-- Exercise --
Exactly as written, retype the listing below, omitting the pictures.

--- Data segment Enclosed Below ---

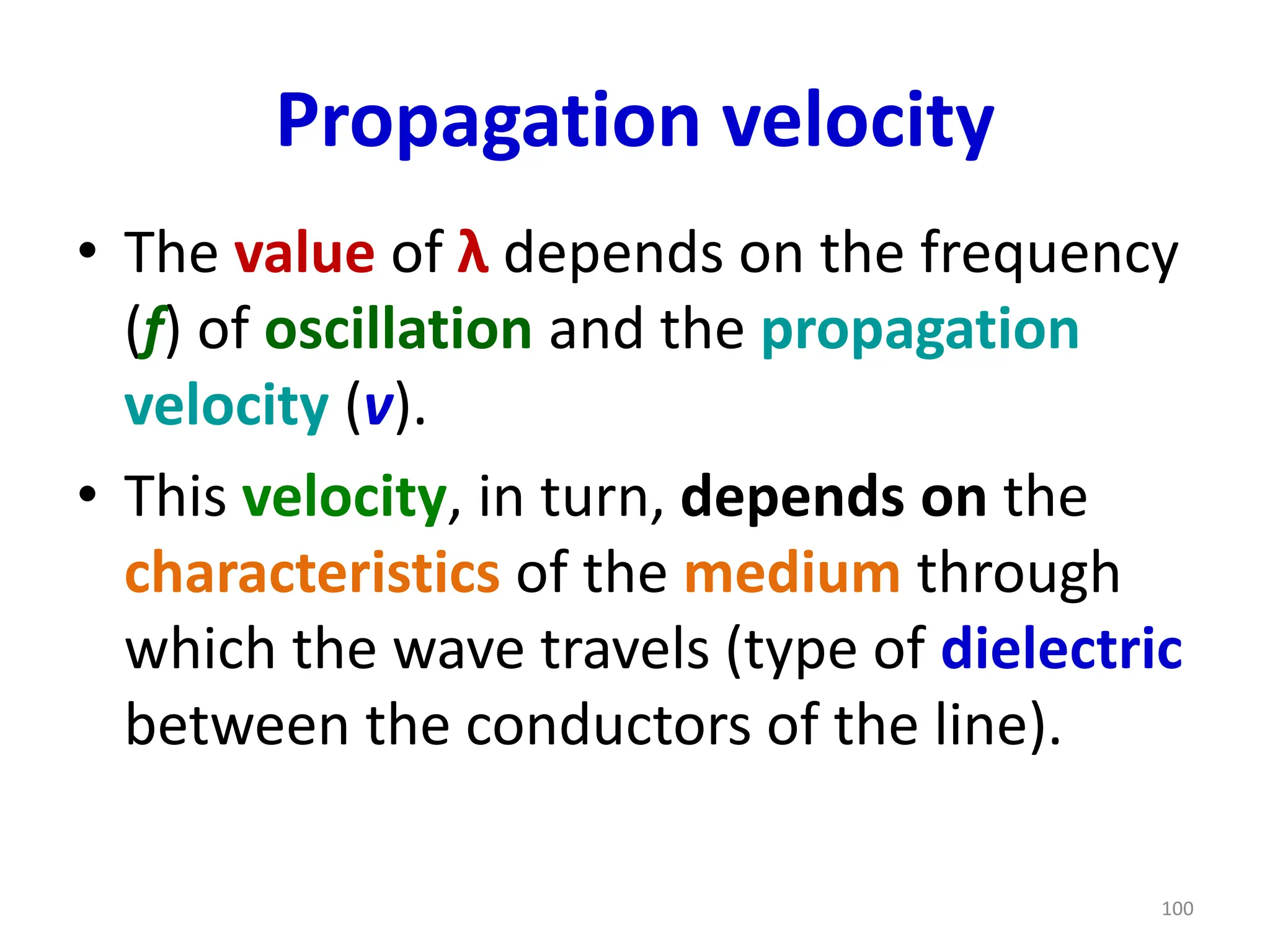 Propagation velocity

• The value of λ depends on the frequency (f) of oscillation and the propagation velocity (v).

• This velocity, in turn, depends on the characteristics of the medium through which the wave travels (type of dielectric between the conductors of the line).

100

--- End of Enclosed Data segment ---

-- Written reply --
 Propagation velocity

• The value of λ depends on the frequency (f) of oscillation and the propagation velocity (v).

• This velocity, in turn, depends on the characteristics of the medium through which the wave travels (type of dielectric between the conductors of the line).

100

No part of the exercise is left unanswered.